Backend selection. On Apple Silicon with MLX importable, the MLX artifact runs natively via PrivacyFilterMLXPipeline. Elsewhere, the call substitutes the corresponding PyTorch model via transformers and emits a one-time UserWarning explaining the swap. The fallback is family-aware — an MLX-only Nemotron request on Linux substitutes OpenMed/privacy-filter-nemotron, and an MLX-only multilingual request substitutes OpenMed/privacy-filter-multilingual, so the user gets the same training distribution they asked for.

Either way the output entity dicts have the same shape so the rest of the pipeline behaves identically. Smart-merging (regex-based span construction) is skipped for this family — the model already does Viterbi-constrained BIOES decoding internally.
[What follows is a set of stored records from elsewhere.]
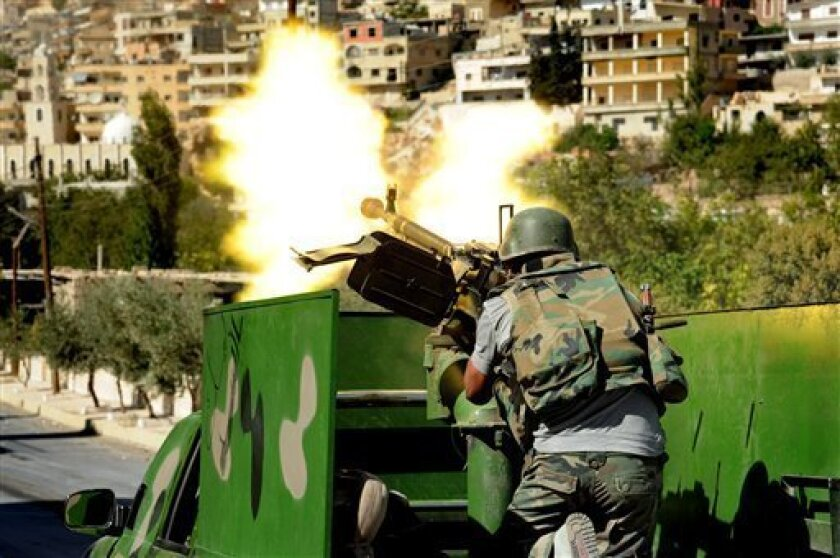 FILE -- In this Saturday, Sept. 7, 2013 file photo released by the Syrian official news agency SANA, a Syrian military solider fires a heavy machine gun during clashes with rebels in Maaloula village, northeast of the capital Damascus, Syria. Syrian troops launched an attack Monday, Sept. 9, 2013, on suspected rebel-held positions on hills overlooking a Christian-majority village near the capital Damascus, two days after rebel forces captured the ancient community, an activist group said. (AP Ph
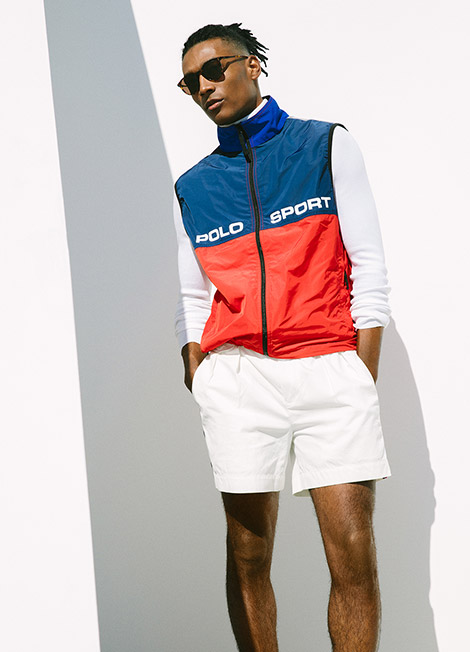 Man in color-blocked blue and red performance vest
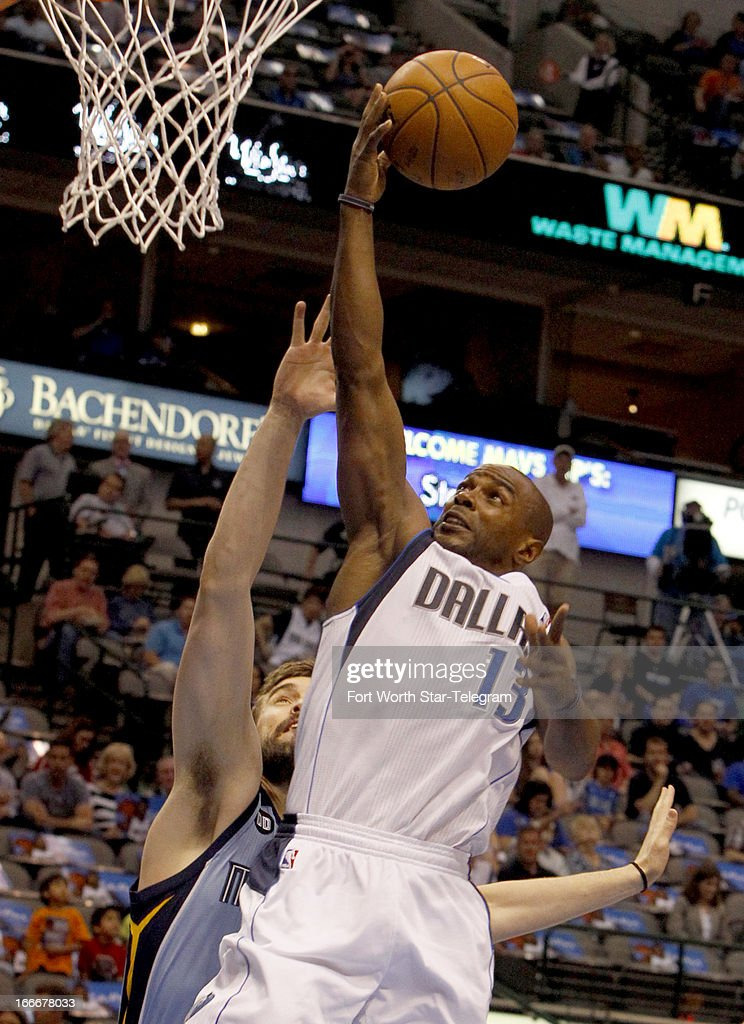 Dallas Mavericks point guard Mike James (13) puts up a shot over Memphis Grizzlies center Marc Gasol (33) during an NBA game at the American Airlines Center in Dallas, Texas, Monday, April 15, 2012.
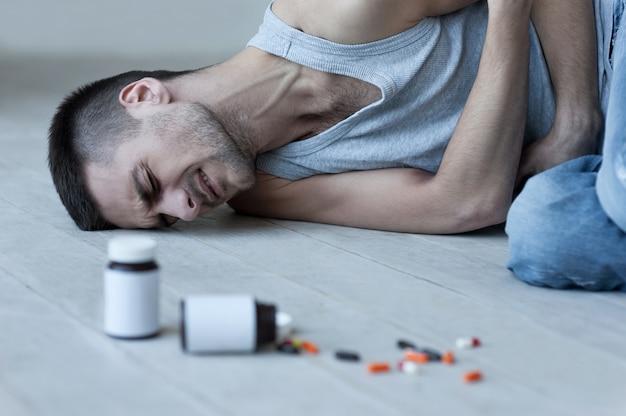 그의 고통을 마비. 젊은 남자가 바닥에 누워 약이 든 병이 그 근처에 놓여 있는 동안 뱃속에 손을 잡고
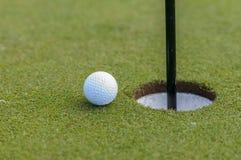 Pelota de golf y agujero Fotos de archivo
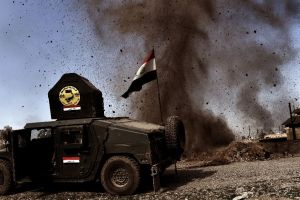 An explosion hits near a vehicle belonging to Iraq's elite Rapid Response Division on February 25, 2017, during the assault to retake the western half of Mosul, which is still occupied by ISIS group jihadists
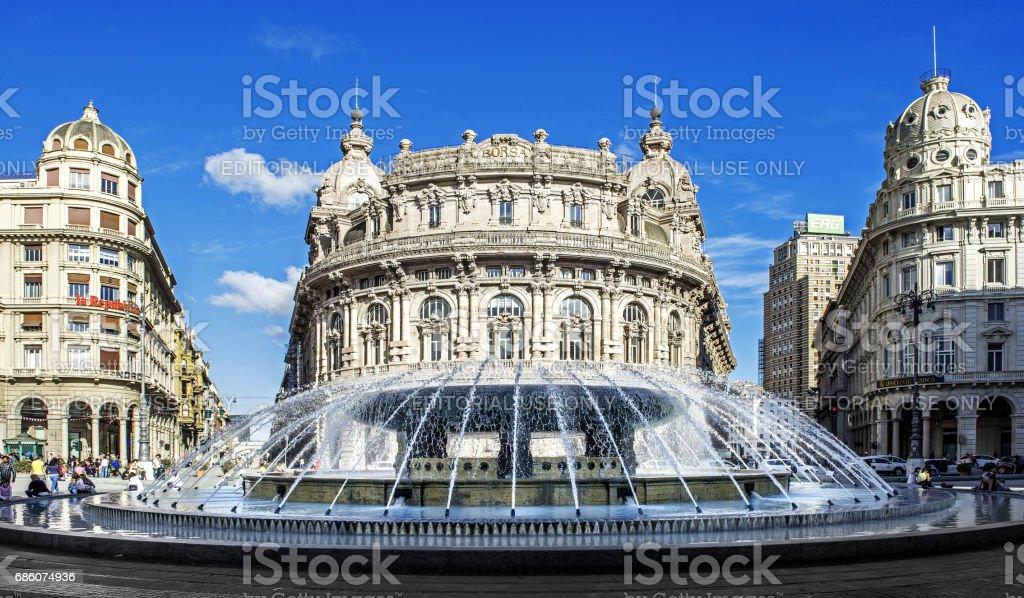 'Palazzo della Borsa' great fountain at central place in Genoa stock photo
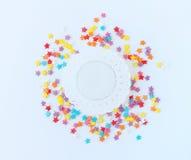 Ζωηρόχρωμο ψέκασμα βιομηχανιών ζαχαρωδών προϊόντων των αστεριών και άσπρο δαντελλωτός doily εγγράφου σε ένα ελαφρύ υπόβαθρο Στοκ Φωτογραφία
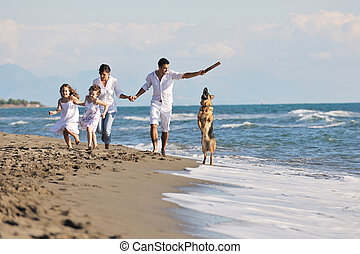 happy family playing with dog on beach - happy young family ...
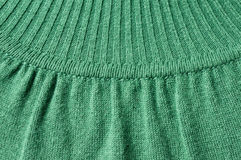 Knitwear detail of green turtleneck jersey. Close up and detail of green turtelneck pullover, knitting pattern and stiches Stock Photography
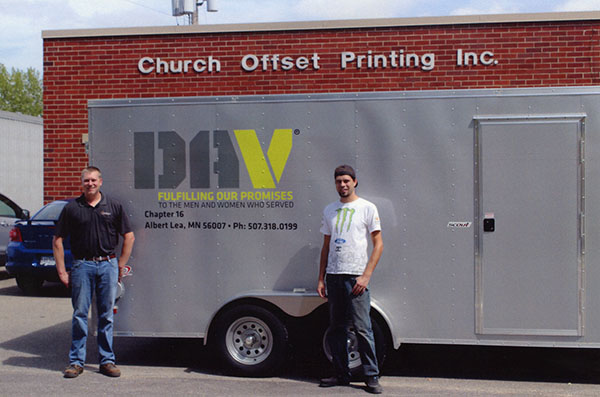 The new Disabled American Veterans trailer has new signage thanks to Mike Kruse, Church Offset Printing and the installation skills of Nick Kruse, left. Pictured right is Cody Hoenisch. A portion of the cost of the trailer was donated to DAV by Florrie Clausen. The trailer is used to transport clothing and other small household items that have been dropped in DAV containers. Containers are in the south parking lot next to Herberger's, at the Freeborn Coop. across from St. Theodores, in front of Market Place grocery, at the bank in Alden and at the Aemrican Legion in Freeborn. – Provided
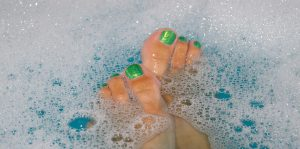 Caucasian woman's toes painted lime green in soapy bath water.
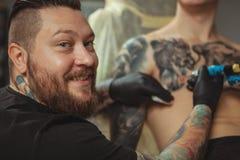 Artiste professionnel de tatouage faisant un nouveau tatouage pour son client images libres de droits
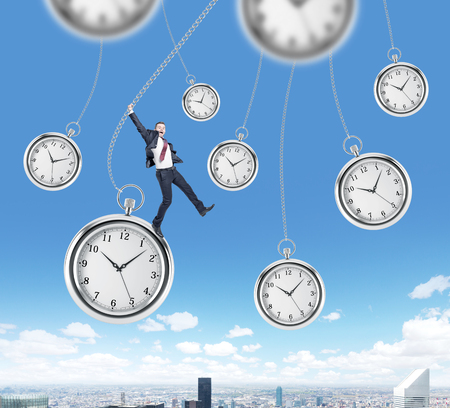 streamlining: happy young businessman swinging on pocket watch, other pocket watches hovering around, in the sky. New York at the background. Concept of playing with time Stock Photo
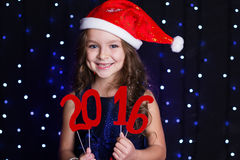 Smiling santa girl with red new year date 2016 Stock Image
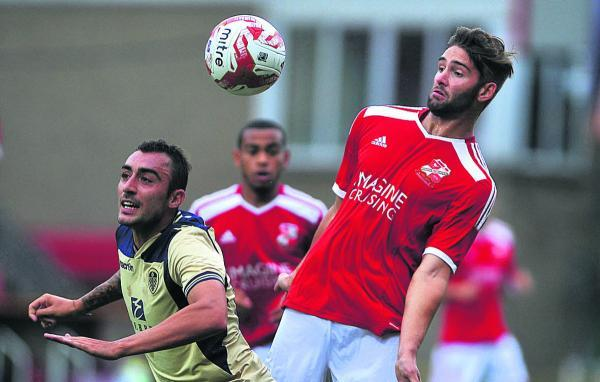 Wiltshire's Jordan Turnbull (right) featured for Swindon Town against Leeds United on Tuesday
The dispatch lives in openmed.core.backends.create_privacy_filter_pipeline. To register a new fine-tune that should fall back to its own PyTorch repo on non-Mac hosts, add a row to _TORCH_FALLBACK_BY_FAMILY in that module. If a fine-tune introduces a genuinely different architecture (not just new weights), it would also need a new MLX model class and family branch in openmed.mlx.models.build_model — but a same-architecture fine-tune needs neither.

Backwards compatibility

replace outputs are no longer drawn from the prior hardcoded list (["Jane Smith", "John Doe", "Alex Johnson", "Sam Taylor"], etc.). Any test that asserted on those exact strings must either:

  • pass consistent=True, seed=<value> and update the expected output, or
  • assert non-equality with the original instead of equality with a hardcoded surrogate.

Other methods (mask, remove, hash, shift_dates) are unchanged.